For resource-constrained IoT devices, lattice-based post-quantum protocols currently offer the best balance of security, computational cost, and compactness. The National Institute of Standards and Technology selects CRYSTALS-Kyber for key-encapsulation and CRYSTALS-Dilithium among signature options, and official guidance from Dustin Moody National Institute of Standards and Technology explains the rationale behind those selections. Cryptographers such as Matthew Green Johns Hopkins University have analyzed these choices and highlighted that lattice schemes typically require less RAM and CPU time than many alternatives while providing robust security against known quantum attacks.

Trade-offs and implementation considerations

Choices hinge on three intertwined constraints: processing power, memory, and network energy. CRYSTALS-Kyber provides an efficient method for establishing symmetric keys with comparatively small ciphertext sizes and modest computation, which reduces transmission energy and latency. CRYSTALS-Dilithium offers faster verification and smaller signature sizes than some hash-based alternatives, though signature verification cost and code complexity remain important in very tiny devices. Code-based schemes such as Classic McEliece have outstanding conservative security but large public keys that make them impractical for bandwidth-limited sensors. Isogeny-based schemes once promised tiny keys but suffered a catastrophic cryptanalysis by Wouter Castryck KU Leuven and Thomas Decru KU Leuven in 2022, demonstrating that theoretical promise does not always translate into deployed resilience.

Practical recommendations

Designers should favor a KEM-first approach to minimize on-device asymmetric operations, using CRYSTALS-Kyber for key exchange and delegating heavyweight operations to servers when feasible. Where device authentication is required on-device, choose CRYSTALS-Dilithium or other NIST-approved signatures after profiling memory and CPU budgets. Use hybrid constructions during the transition to combine classical and post-quantum assurances.
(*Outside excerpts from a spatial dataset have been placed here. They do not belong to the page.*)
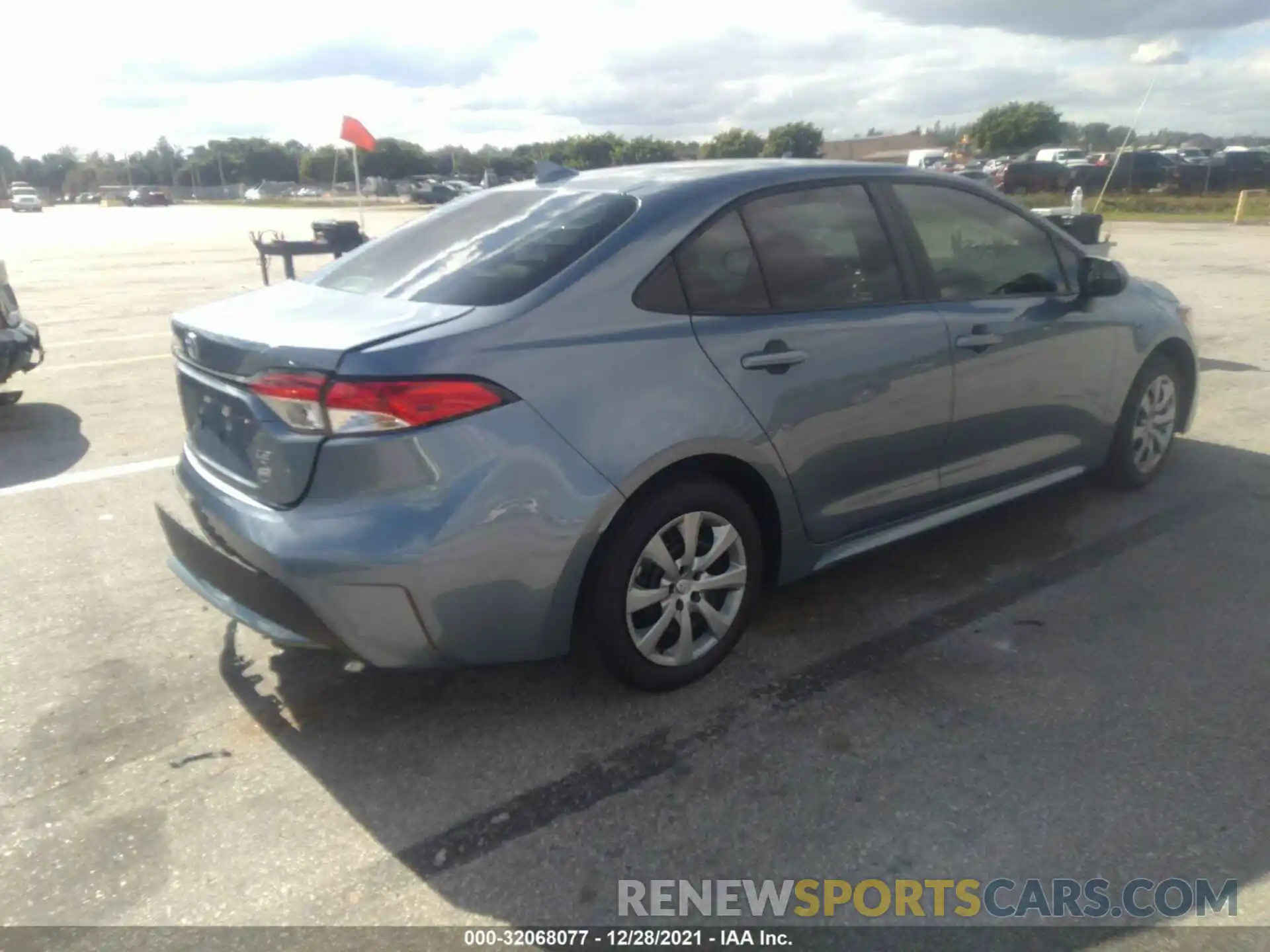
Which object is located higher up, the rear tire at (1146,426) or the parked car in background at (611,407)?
the parked car in background at (611,407)

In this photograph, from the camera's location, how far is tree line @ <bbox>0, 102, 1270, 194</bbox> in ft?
117

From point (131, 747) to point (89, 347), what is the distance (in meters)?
8.15

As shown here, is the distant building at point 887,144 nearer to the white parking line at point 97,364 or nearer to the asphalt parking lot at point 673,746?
the white parking line at point 97,364

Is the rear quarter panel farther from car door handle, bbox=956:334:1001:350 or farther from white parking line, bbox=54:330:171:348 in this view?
white parking line, bbox=54:330:171:348

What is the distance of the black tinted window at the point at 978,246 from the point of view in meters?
4.05

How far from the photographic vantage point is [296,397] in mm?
2846

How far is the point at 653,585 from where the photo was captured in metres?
3.27

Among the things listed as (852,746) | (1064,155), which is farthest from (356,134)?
(1064,155)

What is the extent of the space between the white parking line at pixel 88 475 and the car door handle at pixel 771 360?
3.69m

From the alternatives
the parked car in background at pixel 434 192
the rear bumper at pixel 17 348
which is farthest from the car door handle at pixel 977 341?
the parked car in background at pixel 434 192

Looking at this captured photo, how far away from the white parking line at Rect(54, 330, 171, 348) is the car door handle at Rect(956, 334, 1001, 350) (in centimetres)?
→ 897

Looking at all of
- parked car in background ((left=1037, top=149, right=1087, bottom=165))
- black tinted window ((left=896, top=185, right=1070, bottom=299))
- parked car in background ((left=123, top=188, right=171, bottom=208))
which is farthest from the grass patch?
parked car in background ((left=123, top=188, right=171, bottom=208))

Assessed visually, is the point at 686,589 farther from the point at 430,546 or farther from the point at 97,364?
the point at 97,364

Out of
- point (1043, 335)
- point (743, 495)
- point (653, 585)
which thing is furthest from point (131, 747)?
point (1043, 335)
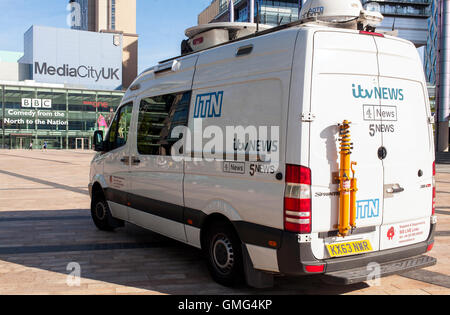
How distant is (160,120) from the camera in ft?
19.1

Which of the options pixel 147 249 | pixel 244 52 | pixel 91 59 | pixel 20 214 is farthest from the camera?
pixel 91 59

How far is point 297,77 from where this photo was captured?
3928 mm

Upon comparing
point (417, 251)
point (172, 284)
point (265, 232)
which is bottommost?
point (172, 284)

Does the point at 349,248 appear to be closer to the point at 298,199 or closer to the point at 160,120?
the point at 298,199

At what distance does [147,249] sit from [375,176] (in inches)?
134

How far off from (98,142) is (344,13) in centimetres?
428

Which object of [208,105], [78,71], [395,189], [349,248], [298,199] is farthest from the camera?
[78,71]

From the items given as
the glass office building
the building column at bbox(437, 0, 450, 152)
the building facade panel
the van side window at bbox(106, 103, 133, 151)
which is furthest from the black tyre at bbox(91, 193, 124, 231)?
the building facade panel

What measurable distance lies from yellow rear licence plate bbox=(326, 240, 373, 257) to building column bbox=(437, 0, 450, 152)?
151ft

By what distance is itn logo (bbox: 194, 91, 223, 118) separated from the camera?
4.80 metres

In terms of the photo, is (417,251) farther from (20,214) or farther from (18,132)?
(18,132)

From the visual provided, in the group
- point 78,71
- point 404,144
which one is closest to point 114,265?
point 404,144

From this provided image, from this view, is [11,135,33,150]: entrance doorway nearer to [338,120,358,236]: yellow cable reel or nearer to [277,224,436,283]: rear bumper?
[277,224,436,283]: rear bumper

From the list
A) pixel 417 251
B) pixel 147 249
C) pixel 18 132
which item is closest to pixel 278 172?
pixel 417 251
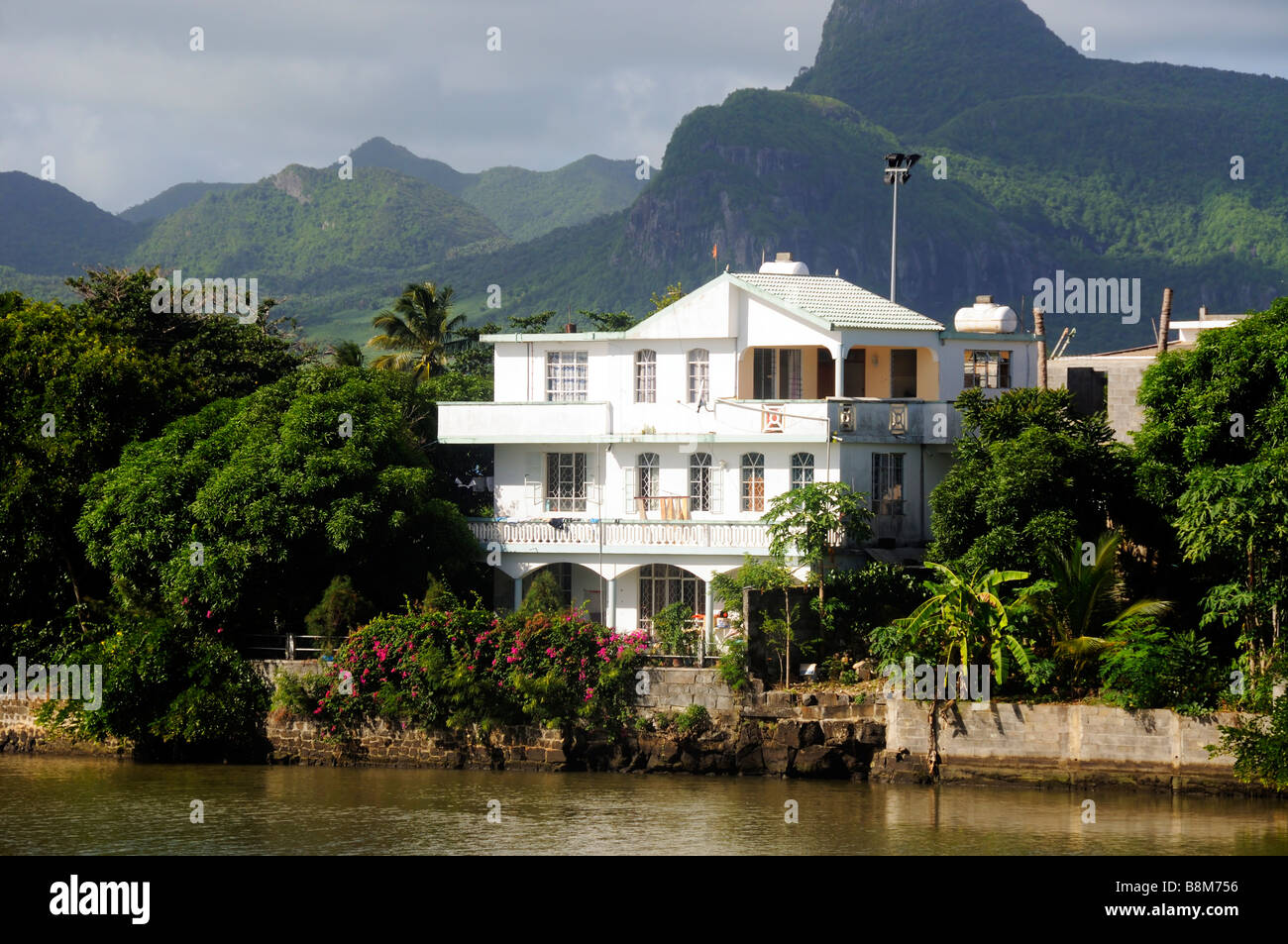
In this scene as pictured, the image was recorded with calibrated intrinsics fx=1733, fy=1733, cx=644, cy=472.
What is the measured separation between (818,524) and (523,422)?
9.01 meters

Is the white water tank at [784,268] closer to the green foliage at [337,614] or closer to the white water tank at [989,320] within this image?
the white water tank at [989,320]

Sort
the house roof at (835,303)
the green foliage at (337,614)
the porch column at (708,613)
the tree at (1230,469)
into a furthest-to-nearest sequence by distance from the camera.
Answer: the house roof at (835,303) < the porch column at (708,613) < the green foliage at (337,614) < the tree at (1230,469)

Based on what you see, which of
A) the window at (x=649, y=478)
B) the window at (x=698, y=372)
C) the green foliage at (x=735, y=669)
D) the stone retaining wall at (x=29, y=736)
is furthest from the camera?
the window at (x=698, y=372)

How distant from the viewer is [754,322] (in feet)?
141

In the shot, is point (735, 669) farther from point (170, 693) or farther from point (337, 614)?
point (170, 693)

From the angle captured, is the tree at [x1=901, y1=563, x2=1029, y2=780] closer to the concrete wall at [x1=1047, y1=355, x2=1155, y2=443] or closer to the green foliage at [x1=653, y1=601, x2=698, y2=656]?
the green foliage at [x1=653, y1=601, x2=698, y2=656]

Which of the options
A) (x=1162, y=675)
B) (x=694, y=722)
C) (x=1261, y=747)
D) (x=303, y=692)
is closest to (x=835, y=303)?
(x=694, y=722)

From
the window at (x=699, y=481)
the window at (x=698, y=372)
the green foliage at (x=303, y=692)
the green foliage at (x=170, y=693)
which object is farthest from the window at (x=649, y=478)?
the green foliage at (x=170, y=693)

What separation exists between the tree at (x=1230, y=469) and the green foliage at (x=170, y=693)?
20112mm

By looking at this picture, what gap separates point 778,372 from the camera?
4369cm

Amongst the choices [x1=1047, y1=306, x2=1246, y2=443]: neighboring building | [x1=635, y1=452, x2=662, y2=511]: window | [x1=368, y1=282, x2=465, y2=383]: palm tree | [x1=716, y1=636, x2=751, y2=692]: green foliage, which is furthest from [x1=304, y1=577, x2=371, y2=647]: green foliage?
[x1=368, y1=282, x2=465, y2=383]: palm tree

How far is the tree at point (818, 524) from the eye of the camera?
37.8 metres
Implementations must follow constant-time coding and side-channel hardening to avoid practical breaks that cryptanalysis does not cover. In regions with intermittent connectivity or metered data, the environmental and economic consequences are material: larger keys and frequent rekeying increase energy consumption and can accelerate battery depletion, influencing device lifetimes and electronic waste.

Adopting post-quantum cryptography in IoT is therefore not just a cryptographic choice but a systems and policy decision. Industry and standards work led by organizations such as the National Institute of Standards and Technology should be followed closely, and field testing remains essential to reconcile theoretical security with the territorial, cultural, and environmental realities of deployed IoT networks.